To do: Print exactly, and only, the lines running from the line containing "Of the white" through the end of the records below.

Data rows:
_ _ _ _
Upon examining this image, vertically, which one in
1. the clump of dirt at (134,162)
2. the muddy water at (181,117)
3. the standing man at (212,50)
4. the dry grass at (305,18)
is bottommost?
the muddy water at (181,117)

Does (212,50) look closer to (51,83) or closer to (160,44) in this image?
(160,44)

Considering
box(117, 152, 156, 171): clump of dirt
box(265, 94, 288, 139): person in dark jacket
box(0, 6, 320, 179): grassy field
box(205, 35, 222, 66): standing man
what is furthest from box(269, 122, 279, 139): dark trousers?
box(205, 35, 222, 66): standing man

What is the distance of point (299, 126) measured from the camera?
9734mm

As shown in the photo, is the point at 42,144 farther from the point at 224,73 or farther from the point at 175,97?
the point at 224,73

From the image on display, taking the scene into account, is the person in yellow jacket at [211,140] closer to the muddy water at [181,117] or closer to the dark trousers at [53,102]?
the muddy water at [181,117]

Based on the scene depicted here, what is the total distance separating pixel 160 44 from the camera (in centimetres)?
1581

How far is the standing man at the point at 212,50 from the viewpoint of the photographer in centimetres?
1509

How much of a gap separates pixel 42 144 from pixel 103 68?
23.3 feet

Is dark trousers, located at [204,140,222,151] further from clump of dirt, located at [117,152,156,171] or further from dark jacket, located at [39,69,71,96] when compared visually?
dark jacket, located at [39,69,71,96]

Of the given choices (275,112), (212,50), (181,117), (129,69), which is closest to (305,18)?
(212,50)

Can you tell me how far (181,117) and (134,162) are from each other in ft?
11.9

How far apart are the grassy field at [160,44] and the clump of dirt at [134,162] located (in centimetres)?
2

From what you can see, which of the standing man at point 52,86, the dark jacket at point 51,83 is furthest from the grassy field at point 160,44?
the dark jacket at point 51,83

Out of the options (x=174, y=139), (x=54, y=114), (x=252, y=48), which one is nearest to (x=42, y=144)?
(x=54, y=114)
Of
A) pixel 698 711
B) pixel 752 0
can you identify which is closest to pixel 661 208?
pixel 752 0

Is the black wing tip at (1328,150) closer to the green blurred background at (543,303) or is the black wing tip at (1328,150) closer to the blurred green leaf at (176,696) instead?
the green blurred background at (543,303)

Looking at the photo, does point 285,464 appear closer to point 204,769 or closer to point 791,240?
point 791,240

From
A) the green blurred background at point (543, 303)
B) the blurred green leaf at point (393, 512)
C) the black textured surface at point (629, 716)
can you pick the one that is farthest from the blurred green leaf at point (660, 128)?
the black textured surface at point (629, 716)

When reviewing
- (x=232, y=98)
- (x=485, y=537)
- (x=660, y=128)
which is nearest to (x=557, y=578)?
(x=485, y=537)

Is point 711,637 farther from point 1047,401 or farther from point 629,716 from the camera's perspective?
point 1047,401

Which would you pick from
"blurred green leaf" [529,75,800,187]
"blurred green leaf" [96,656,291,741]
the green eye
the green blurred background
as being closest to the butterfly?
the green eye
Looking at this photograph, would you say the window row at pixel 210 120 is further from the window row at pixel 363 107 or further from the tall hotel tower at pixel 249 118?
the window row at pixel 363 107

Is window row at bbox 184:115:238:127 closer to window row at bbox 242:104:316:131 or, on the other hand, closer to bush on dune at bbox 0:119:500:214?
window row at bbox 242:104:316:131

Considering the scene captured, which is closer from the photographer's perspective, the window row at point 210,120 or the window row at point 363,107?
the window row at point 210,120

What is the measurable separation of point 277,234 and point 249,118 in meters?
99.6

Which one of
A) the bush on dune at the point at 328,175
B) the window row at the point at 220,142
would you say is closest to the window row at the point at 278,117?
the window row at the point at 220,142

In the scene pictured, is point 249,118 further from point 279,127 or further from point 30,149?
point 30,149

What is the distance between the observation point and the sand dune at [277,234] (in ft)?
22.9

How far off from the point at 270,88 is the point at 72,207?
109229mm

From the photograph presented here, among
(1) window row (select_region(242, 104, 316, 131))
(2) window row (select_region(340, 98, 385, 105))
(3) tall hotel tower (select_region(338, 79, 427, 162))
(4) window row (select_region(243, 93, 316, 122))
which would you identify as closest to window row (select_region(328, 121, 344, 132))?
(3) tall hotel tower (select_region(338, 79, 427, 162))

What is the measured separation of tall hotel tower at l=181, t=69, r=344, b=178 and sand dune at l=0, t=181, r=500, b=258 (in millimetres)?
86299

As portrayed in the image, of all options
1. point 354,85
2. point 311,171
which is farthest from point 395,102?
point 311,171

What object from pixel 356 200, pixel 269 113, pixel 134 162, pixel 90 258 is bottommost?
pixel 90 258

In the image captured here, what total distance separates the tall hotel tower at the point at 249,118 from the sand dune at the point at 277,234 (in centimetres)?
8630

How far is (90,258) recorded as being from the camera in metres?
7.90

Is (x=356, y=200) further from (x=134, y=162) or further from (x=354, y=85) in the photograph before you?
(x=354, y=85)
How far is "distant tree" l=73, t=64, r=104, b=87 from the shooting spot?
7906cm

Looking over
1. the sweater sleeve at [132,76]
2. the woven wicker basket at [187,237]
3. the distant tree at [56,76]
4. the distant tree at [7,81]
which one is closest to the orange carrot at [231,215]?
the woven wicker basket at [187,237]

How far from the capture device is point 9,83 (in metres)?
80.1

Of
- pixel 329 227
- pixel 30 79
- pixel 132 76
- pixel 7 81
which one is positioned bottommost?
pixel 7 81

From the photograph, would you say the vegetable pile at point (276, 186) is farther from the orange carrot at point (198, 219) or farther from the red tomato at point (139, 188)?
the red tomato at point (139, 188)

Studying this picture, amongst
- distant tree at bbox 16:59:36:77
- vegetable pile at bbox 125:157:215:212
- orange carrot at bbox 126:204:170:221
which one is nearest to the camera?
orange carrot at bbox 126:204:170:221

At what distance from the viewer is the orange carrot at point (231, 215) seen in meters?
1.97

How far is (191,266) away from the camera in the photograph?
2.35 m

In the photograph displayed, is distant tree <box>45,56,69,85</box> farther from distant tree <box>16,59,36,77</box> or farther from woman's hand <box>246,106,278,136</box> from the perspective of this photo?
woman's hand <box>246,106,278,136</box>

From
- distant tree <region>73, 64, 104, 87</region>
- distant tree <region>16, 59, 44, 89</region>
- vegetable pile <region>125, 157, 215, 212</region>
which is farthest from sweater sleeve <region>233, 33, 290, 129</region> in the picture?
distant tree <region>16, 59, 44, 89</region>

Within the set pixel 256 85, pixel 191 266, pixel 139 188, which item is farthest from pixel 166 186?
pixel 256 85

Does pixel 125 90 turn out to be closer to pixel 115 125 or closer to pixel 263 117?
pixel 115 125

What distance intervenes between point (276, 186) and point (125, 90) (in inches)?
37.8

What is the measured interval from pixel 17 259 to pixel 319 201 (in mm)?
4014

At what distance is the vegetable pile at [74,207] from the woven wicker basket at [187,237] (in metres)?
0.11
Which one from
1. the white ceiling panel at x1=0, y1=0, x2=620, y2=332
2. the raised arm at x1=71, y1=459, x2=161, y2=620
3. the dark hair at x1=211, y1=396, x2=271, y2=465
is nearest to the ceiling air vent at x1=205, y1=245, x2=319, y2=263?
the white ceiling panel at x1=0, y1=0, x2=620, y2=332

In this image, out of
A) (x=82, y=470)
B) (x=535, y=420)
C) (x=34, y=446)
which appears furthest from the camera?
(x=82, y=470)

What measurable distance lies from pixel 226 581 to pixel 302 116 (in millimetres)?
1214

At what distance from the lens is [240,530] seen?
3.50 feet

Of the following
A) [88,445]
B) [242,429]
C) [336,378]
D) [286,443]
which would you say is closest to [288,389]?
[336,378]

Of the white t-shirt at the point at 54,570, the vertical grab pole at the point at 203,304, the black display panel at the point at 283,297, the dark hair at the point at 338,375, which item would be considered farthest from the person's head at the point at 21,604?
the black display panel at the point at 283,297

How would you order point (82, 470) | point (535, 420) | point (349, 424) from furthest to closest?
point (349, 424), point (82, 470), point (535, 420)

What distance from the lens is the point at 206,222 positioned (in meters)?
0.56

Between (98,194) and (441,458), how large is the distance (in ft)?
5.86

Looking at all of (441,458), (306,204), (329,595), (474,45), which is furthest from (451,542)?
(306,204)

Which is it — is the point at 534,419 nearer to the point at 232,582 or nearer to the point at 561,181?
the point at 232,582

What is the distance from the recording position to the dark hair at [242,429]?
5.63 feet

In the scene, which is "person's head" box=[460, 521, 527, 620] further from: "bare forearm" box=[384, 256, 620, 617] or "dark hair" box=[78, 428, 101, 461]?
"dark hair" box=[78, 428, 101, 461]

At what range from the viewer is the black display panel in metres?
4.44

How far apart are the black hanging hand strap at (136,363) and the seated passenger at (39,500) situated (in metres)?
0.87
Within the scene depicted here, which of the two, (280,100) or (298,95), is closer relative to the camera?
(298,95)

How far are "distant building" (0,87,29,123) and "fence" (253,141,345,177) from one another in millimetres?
_ _ _ _
Reply to the exercise:
Of the white t-shirt at the point at 54,570, the vertical grab pole at the point at 203,304, the black display panel at the point at 283,297, the dark hair at the point at 338,375, which item would be considered farthest from the person's head at the point at 21,604?
the black display panel at the point at 283,297

How would you order point (82, 470) | point (535, 420) | point (349, 424) from furthest to closest?
point (349, 424), point (82, 470), point (535, 420)

What distance from the lens is the point at 206,222 positioned (in meters)?
0.56

Between (98,194) and (441,458), how large is the distance (in ft)?
5.86

Looking at all of (441,458), (306,204), (329,595), (474,45), which is furthest from (451,542)?
(306,204)

Which is it — is the point at 534,419 nearer to the point at 232,582 or nearer to the point at 561,181?
the point at 232,582

What is the distance from the recording position to the dark hair at [242,429]?
5.63 feet

In the scene, which is "person's head" box=[460, 521, 527, 620] further from: "bare forearm" box=[384, 256, 620, 617] or "dark hair" box=[78, 428, 101, 461]?
"dark hair" box=[78, 428, 101, 461]

At what range from the viewer is the black display panel in metres?
4.44

How far apart are the black hanging hand strap at (136,363) and the seated passenger at (39,500) situated (in metres)?
0.87
Within the scene depicted here, which of the two, (280,100) or (298,95), is closer relative to the camera?
(298,95)

How far are "distant building" (0,87,29,123) and "fence" (253,141,345,177) from one another in millimetres?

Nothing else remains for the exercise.